[Entries drawn from a collection]

======

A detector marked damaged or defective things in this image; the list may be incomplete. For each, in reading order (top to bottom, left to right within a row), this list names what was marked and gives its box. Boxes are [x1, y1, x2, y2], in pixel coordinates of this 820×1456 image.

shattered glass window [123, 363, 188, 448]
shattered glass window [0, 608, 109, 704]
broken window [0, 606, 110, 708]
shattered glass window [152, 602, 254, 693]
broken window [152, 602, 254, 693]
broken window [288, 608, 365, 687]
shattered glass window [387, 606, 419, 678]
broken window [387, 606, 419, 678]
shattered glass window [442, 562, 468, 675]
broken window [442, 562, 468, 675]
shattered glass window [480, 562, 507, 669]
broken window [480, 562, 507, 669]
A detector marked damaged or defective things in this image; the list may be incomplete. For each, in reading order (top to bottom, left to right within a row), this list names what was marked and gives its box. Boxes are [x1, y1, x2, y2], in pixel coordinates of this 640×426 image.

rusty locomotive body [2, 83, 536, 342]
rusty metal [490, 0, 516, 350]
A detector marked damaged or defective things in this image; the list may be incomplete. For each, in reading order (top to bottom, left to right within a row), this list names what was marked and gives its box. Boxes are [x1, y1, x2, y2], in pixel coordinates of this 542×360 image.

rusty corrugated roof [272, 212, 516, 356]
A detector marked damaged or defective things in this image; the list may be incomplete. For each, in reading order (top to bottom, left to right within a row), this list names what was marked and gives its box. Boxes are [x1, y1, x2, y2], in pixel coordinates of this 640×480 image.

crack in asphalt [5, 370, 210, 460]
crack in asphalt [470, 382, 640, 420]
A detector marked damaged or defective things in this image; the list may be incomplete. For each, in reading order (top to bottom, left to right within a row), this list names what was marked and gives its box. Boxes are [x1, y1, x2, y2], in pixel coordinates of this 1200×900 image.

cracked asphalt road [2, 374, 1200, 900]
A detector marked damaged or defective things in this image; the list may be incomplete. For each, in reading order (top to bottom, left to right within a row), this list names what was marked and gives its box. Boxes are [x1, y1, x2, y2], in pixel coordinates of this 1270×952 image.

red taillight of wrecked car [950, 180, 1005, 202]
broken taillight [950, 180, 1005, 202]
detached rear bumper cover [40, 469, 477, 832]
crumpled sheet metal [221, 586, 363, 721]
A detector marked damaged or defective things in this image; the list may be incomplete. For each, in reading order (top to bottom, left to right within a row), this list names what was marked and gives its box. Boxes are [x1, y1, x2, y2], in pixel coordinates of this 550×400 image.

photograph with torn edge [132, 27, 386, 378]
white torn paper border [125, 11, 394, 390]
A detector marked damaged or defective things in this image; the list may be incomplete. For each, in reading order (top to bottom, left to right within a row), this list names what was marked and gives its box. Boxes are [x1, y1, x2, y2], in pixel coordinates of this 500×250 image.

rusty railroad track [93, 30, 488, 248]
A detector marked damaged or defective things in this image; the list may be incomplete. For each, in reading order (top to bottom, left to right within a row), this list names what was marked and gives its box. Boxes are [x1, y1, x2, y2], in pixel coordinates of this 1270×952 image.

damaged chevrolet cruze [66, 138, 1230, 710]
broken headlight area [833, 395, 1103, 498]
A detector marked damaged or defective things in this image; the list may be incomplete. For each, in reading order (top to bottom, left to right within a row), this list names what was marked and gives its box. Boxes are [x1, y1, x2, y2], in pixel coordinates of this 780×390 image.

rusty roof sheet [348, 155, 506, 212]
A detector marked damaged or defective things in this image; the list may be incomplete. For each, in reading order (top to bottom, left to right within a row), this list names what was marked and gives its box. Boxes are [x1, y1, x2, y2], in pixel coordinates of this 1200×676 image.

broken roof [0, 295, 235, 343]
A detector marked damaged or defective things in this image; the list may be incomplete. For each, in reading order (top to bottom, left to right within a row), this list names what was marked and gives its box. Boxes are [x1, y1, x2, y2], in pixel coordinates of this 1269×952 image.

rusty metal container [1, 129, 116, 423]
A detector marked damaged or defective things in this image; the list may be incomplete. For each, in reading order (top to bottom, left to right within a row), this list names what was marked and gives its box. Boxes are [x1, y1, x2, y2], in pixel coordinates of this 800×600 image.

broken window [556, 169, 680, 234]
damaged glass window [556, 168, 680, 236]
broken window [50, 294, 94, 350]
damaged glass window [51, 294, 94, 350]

======

_AIM OF THE TASK_
Copy all of the items above again, without changing a single character.

_FINAL RESULT_
A detector marked damaged or defective things in this image; the list may be incomplete. For each, in reading order (top to bottom, left to right within a row), this list names what was marked and gives its box. Boxes are [x1, y1, x2, y2], in pixel coordinates of this 820×1456 image.

shattered glass window [123, 363, 188, 448]
shattered glass window [0, 608, 109, 704]
broken window [0, 606, 110, 708]
shattered glass window [152, 602, 254, 693]
broken window [152, 602, 254, 693]
broken window [288, 608, 365, 687]
shattered glass window [387, 606, 419, 678]
broken window [387, 606, 419, 678]
shattered glass window [442, 562, 468, 675]
broken window [442, 562, 468, 675]
shattered glass window [480, 562, 507, 669]
broken window [480, 562, 507, 669]
A detector marked damaged or defective things in this image; the list may be incomplete. For each, in reading order (top to bottom, left to right within a row), this list names what was marked and gives its box. Boxes are [x1, y1, x2, y2], in pixel coordinates of this 640×426 image.

rusty locomotive body [2, 83, 536, 342]
rusty metal [490, 0, 516, 350]
A detector marked damaged or defective things in this image; the list may be incomplete. For each, in reading order (top to bottom, left to right within a row), this list names what was marked and gives its box. Boxes are [x1, y1, x2, y2], in pixel coordinates of this 542×360 image.

rusty corrugated roof [272, 212, 516, 356]
A detector marked damaged or defective things in this image; the list may be incomplete. For each, in reading order (top to bottom, left to right within a row), this list names what was marked and gives its box. Boxes are [x1, y1, x2, y2], in pixel coordinates of this 640×480 image.

crack in asphalt [5, 370, 210, 460]
crack in asphalt [470, 382, 640, 420]
A detector marked damaged or defective things in this image; the list may be incomplete. For each, in reading order (top to bottom, left to right within a row), this list names what was marked and gives its box. Boxes are [x1, y1, x2, y2], in pixel coordinates of this 1200×900 image.

cracked asphalt road [2, 374, 1200, 900]
A detector marked damaged or defective things in this image; the list may be incomplete. For each, in reading order (top to bottom, left to right within a row), this list names what was marked and gives its box. Boxes are [x1, y1, x2, y2], in pixel coordinates of this 1270×952 image.

red taillight of wrecked car [950, 180, 1005, 202]
broken taillight [950, 180, 1005, 202]
detached rear bumper cover [40, 469, 477, 832]
crumpled sheet metal [221, 586, 363, 721]
A detector marked damaged or defective things in this image; the list may be incomplete. For each, in reading order (top to bottom, left to right within a row), this list names what was marked and gives its box. Boxes are [x1, y1, x2, y2], in pixel coordinates of this 550×400 image.

photograph with torn edge [132, 27, 386, 378]
white torn paper border [125, 11, 394, 390]
A detector marked damaged or defective things in this image; the list may be incomplete. For each, in reading order (top to bottom, left to right within a row), this list names what was marked and gives its box. Boxes are [x1, y1, x2, y2], in pixel coordinates of this 500×250 image.

rusty railroad track [93, 30, 488, 248]
A detector marked damaged or defective things in this image; the list may be incomplete. For each, in reading order (top to bottom, left to right within a row), this list names what was marked and gives its box. Boxes are [x1, y1, x2, y2], in pixel coordinates of this 1270×952 image.

damaged chevrolet cruze [66, 138, 1230, 710]
broken headlight area [833, 395, 1103, 498]
A detector marked damaged or defective things in this image; the list may be incomplete. For each, in reading order (top to bottom, left to right within a row), this list names what was marked and gives its box. Boxes are [x1, y1, x2, y2], in pixel coordinates of this 780×390 image.

rusty roof sheet [348, 155, 506, 212]
A detector marked damaged or defective things in this image; the list may be incomplete. For each, in reading order (top to bottom, left to right within a row), this list names what was marked and gives its box. Boxes are [x1, y1, x2, y2], in pixel coordinates of this 1200×676 image.

broken roof [0, 295, 235, 343]
A detector marked damaged or defective things in this image; the list may be incomplete. For each, in reading order (top to bottom, left to right within a row), this list names what was marked and gives its box. Boxes are [x1, y1, x2, y2], in pixel coordinates of this 1269×952 image.

rusty metal container [1, 129, 116, 423]
A detector marked damaged or defective things in this image; the list may be incomplete. For each, in reading order (top to bottom, left to right within a row), this list names what was marked and gives its box. Boxes are [x1, y1, x2, y2], in pixel coordinates of this 800×600 image.

broken window [556, 169, 680, 234]
damaged glass window [556, 168, 680, 236]
broken window [50, 294, 94, 350]
damaged glass window [51, 294, 94, 350]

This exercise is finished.